Figure 15.6. The incision has been made and the fascia divided. As the surgeon would view the field: Distal is to the left, and proximal is to the right; anterior is up and posterior is down. The arrows indicate the posterior edge of the medius tendon inserting onto the trochanter. VL, vastus lateralis; T, trochanter.

Figure 15.7. The sciatic nerve is seen passing proximal to distal (left to right) posterior to the quadratus femoris muscle in this image from another patient. T, trochanter; VL, vastus lateralis; SN, sciatic nerve.

Figure 15.8. In this picture, distal is to the left, and proximal to the right. The piriformis tendon is indicated by the clamp behind it. The arrow identifies the tip of the trochanter. VL, vastus lateralis.

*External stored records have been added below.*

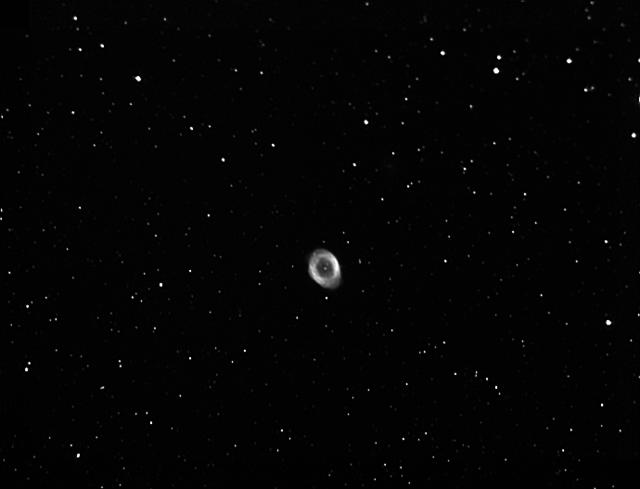 M 57.jpg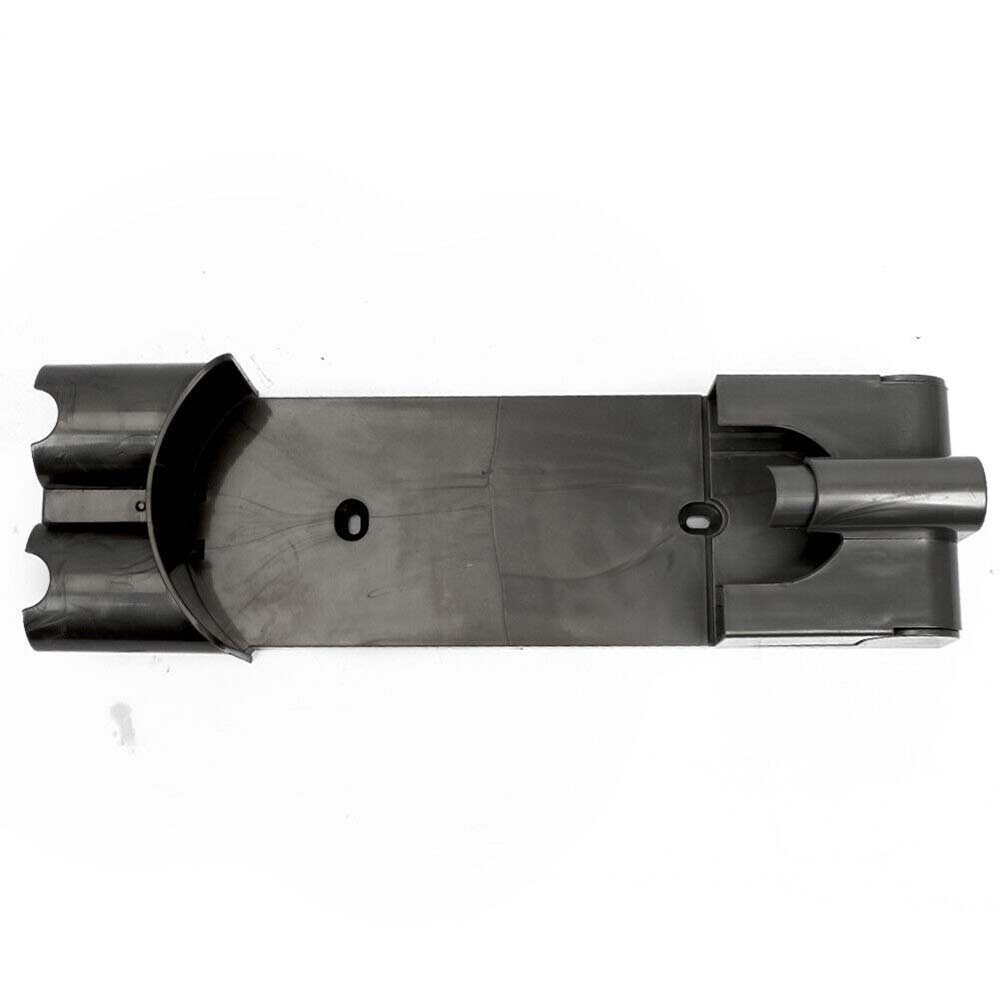 Wall Docking Station Mount for Dyson V7 V8 SV11 SV10 Bracket Holder Vacuum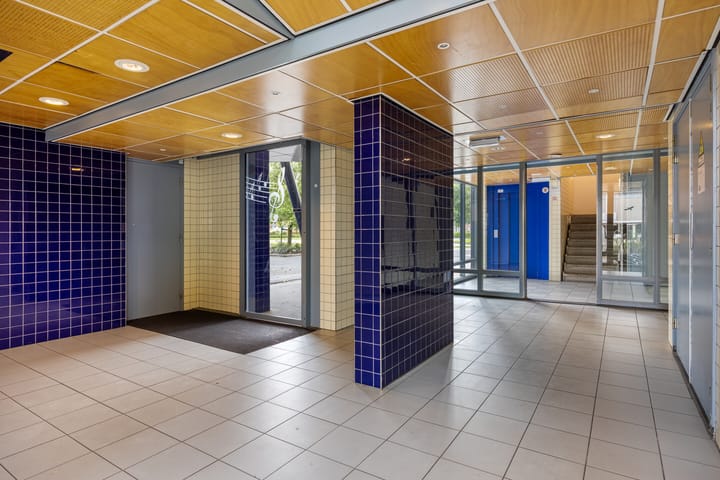 Photo 24 of Aïdaplein 77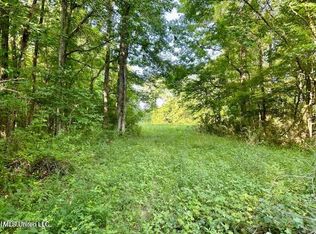 587 Ridge Rd #5, Sarah, MS 38665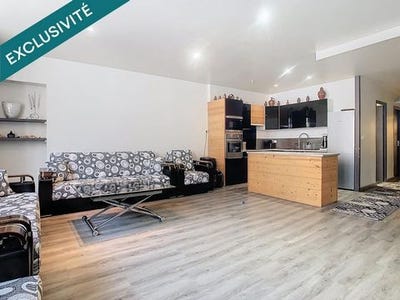 /international/fr/moutiers-rhone-310100404673/?lang=zh-cn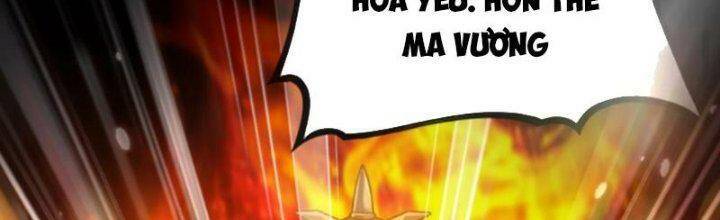 Quỷ Dị Khôi Phục: Ta Có Thể Hóa Thân Thành Đại Yêu Chapter 35 - Trang 2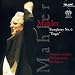 �u�W�܂���ISuperAudio CD ~ Vol.�Q�v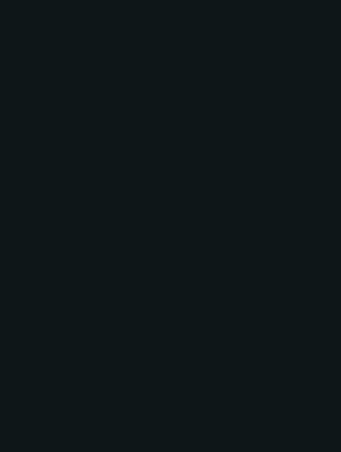 Materasso visto da vicino con cuciture bianche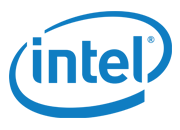 intel-logo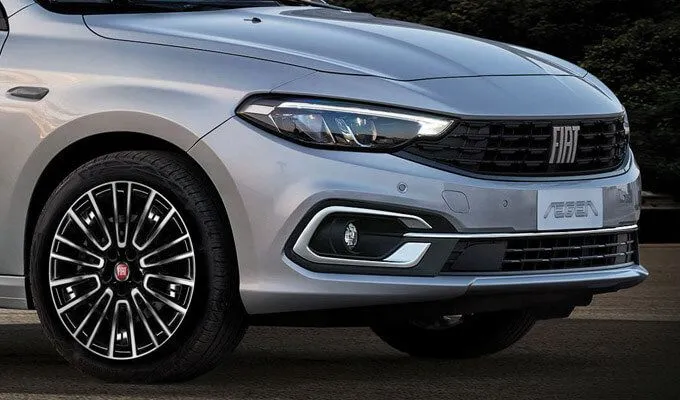 fiat-egea-sedan-2023-4-kixz-jpg.webp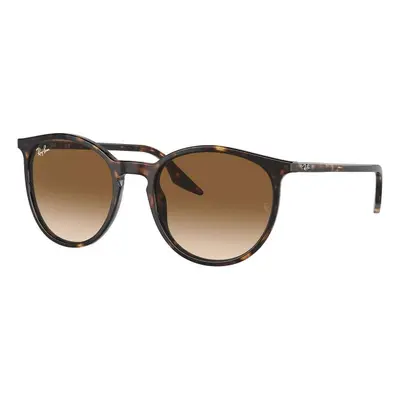 Ray-Ban RB2204 902/51 - M (51)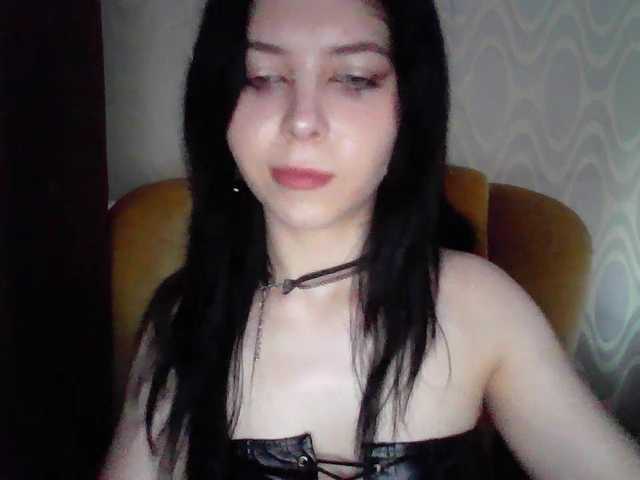 RileyCute live cam on BongaCams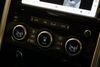 Land Rover Discovery 3.0 SDV6 HSE Luxury 5dr Auto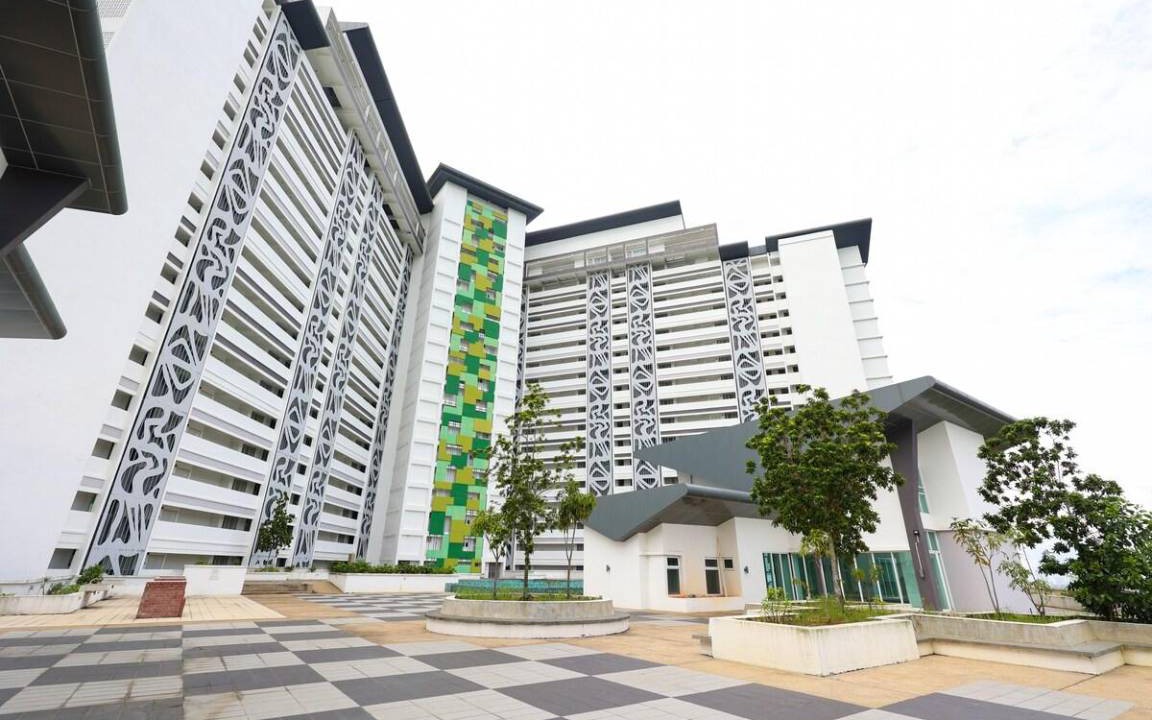 Photo of Others in Puchong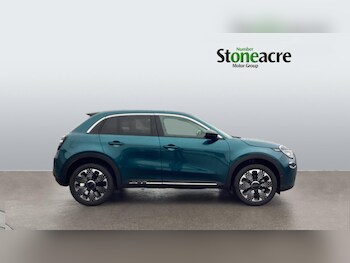 Used Fiat 600 2025 for sale - 77278552: Photo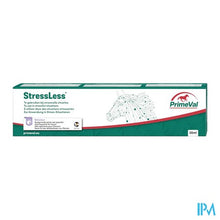 Afbeelding in Gallery-weergave laden, Primeval Stressless Paard Injector 30ml
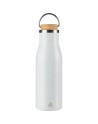 Butelka sportowa 500 ml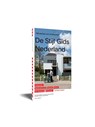 De Stijl gids Nederland - Paul Groenendijk ; Piet Vollaard ; Peter de Winter - 9789462083264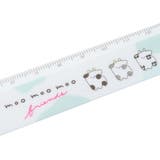 定規 17cm スリム | cinemacollection【KIDS】 | 詳細画像2 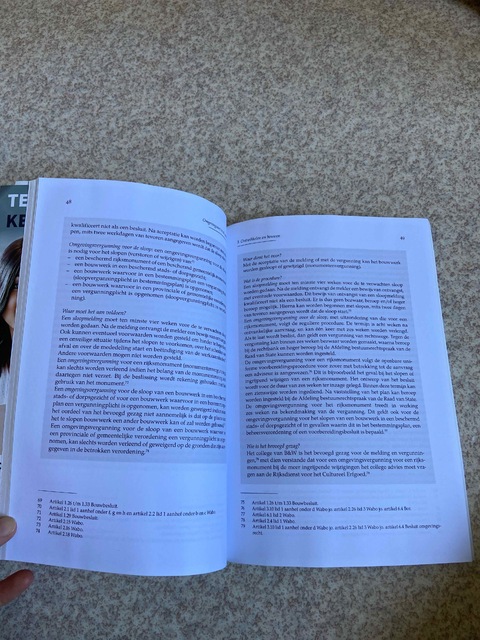 9789462128521-Omgevingswet-in-de-praktijk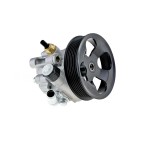 Pompe de direction assistée Pour LEXUS RX _U3_ 2006-2008 443100E020 4431048070
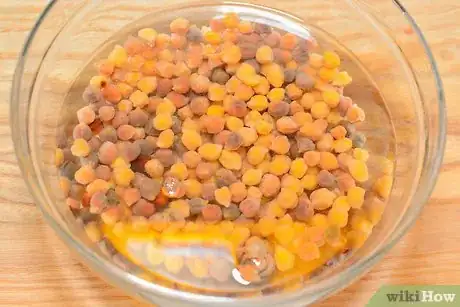 Image titled Cook Chickpeas Step 15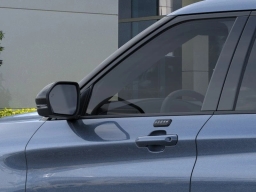 Ford Explorer ST RWD 2026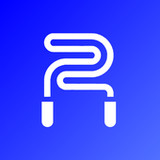 30 Day Jump Rope Challenge App(Offiziell)1.6_playmods.net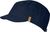 dark navy (555)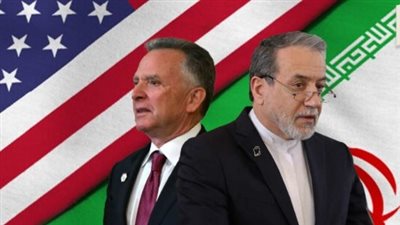 واشنطن تُصعّد ضغوطها: إيران توافق على عدم امتلاك قنبلة نووية وسط مطالبات بتفكيك منشآتها النووية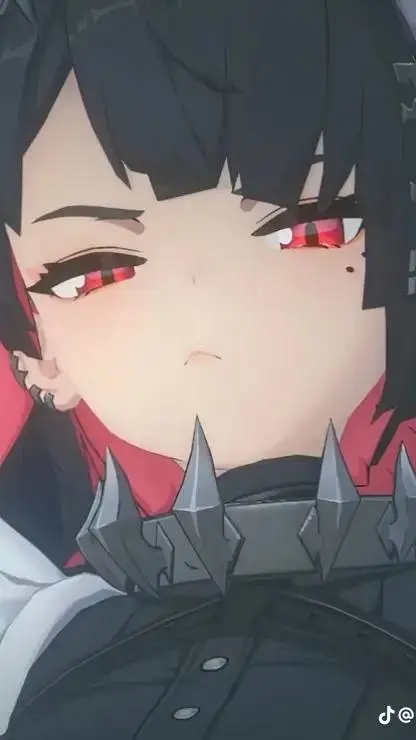 ai character: ellen joe background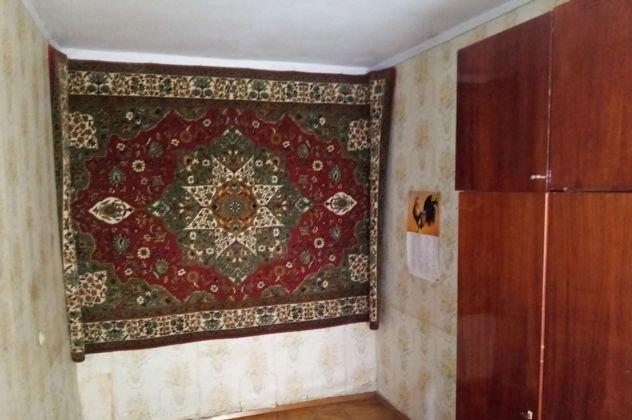 Квартира на продажу в Ростове-на-Дону, проспект Ленина, 107 фото №2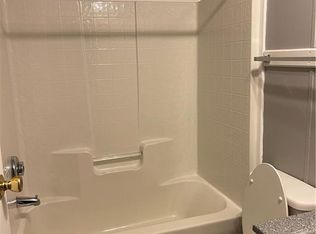 549 Old Ccc Rd, Brunswick, GA 31523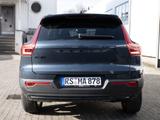Volvo XC40 B3 Plus Black Edition ACC FACEL. LED 360° - Volvo XC40 Black Edition Gebrauchtwagen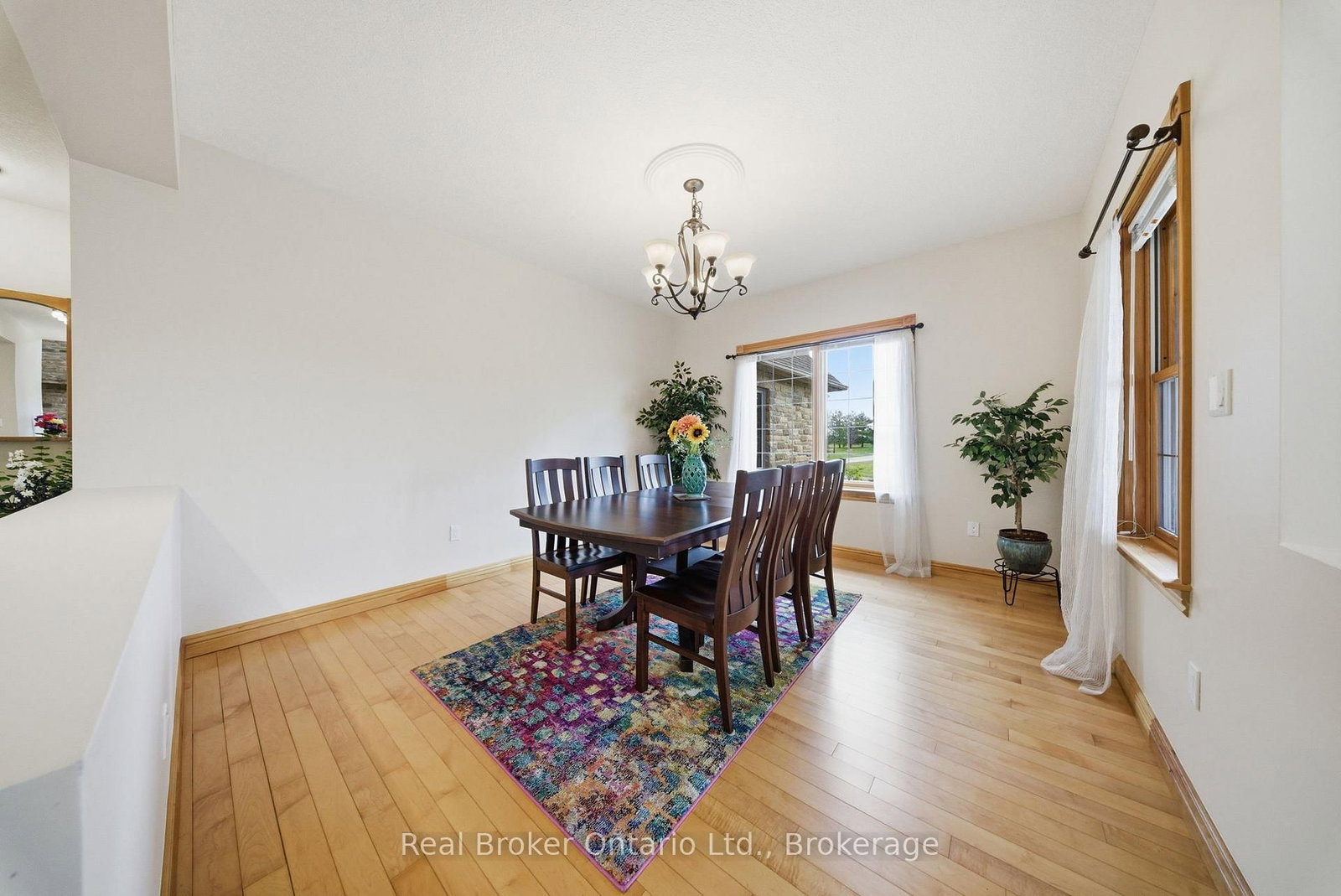 4760 Nassagaweya-Puslinch Townline • Puslinch, ON photo 12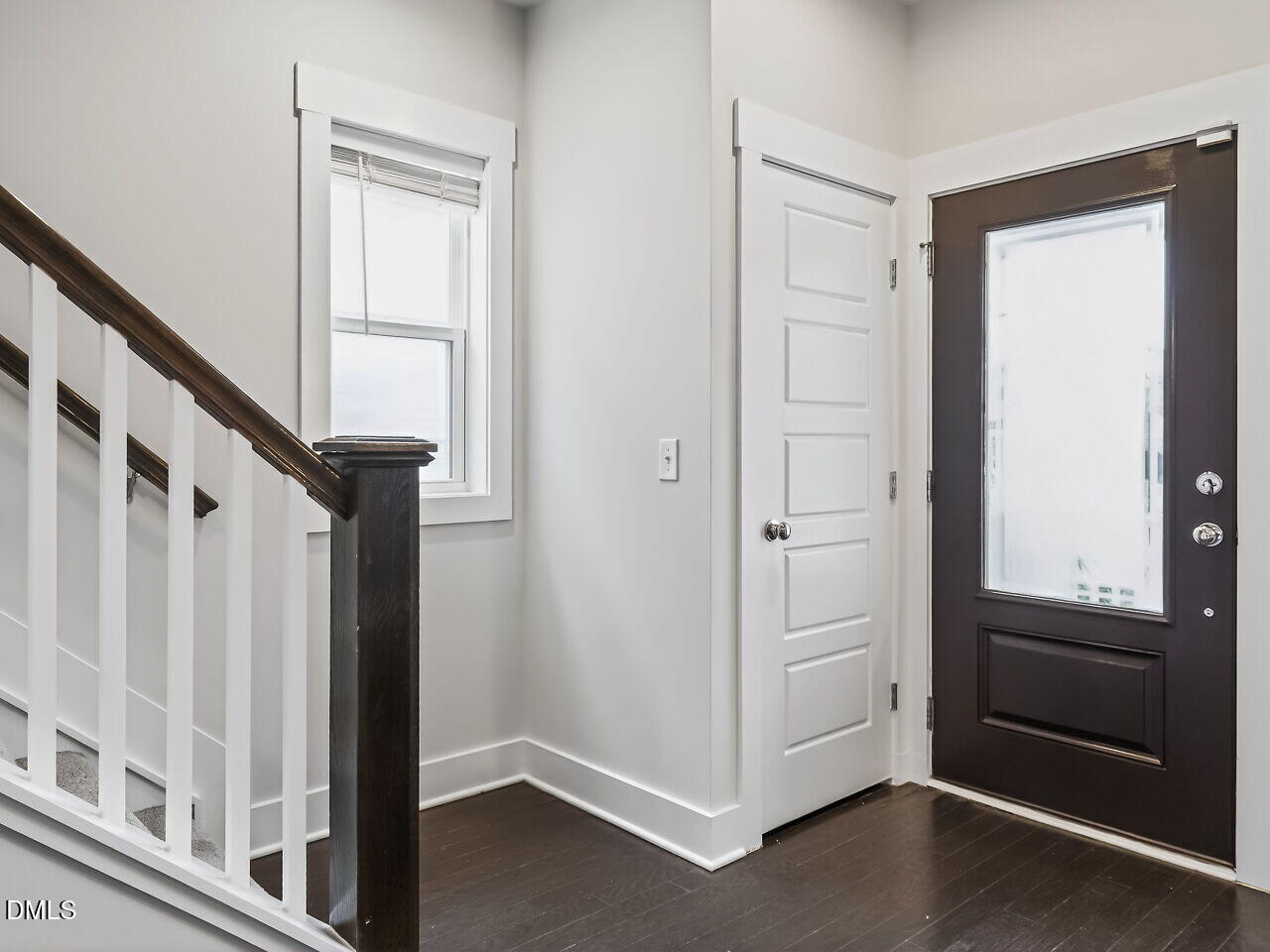 1400 Big Falls Drive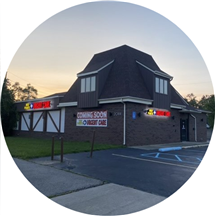 Medpointe Urgent Care Rochester Hills Rochester Hills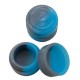 Silikon Dose 2ml Dab Oil Container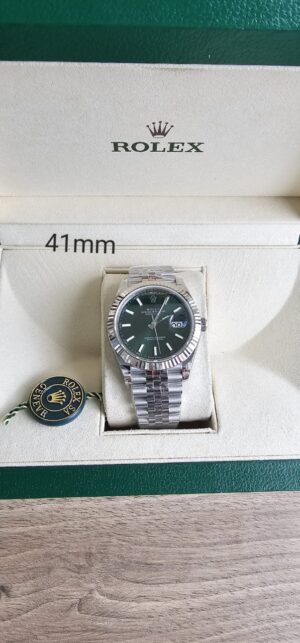 Watch - Image 2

The sciatic nerve is palpated posterior to the quadratus femoris and its position clearly noted (Fig. 15.7). Awareness of the nerve position is maintained throughout the operation, and it is protected from tension by extension of the hip and flexion of the knee. The piriformis tendon is identified by palpation posterior to and underneath the edge of the gluteus medius, which is attached to the trochanter (Figs. 15.8 and 15.9). The tendon is separated from the underlying capsule by gentle spreading the right angled clamp and by passing a soft tissue elevator between the short rotators and the capsule surface (Fig. 15.10). A tag suture is passed through the tendon approximately 1.0 cm from its insertion and looped around the tendon to grasp it. The tendon is divided with the Bovie near the insertion. As an alternative, and to increase postoperative hip stability, the tendon can be retracted and attempts made to preserve it throughout the procedure (36). The conjoined tendon of the obturator internus
and the gemelli muscles (see Fig. 15.9) is identified in like fashion, tagged, and divided. Note that this tendon is frequently on the undersurface of the musculature and must be located by palpation rather than by direct vision. When these two tendons are reflected, the sciatic nerve usually passes behind the conjoined tendon and attached muscles, and is in front of the piriformis tendon/muscle. However, there is substantial variation among patients and one must be on the lookout for a split sciatic nerve on either side of either tendon.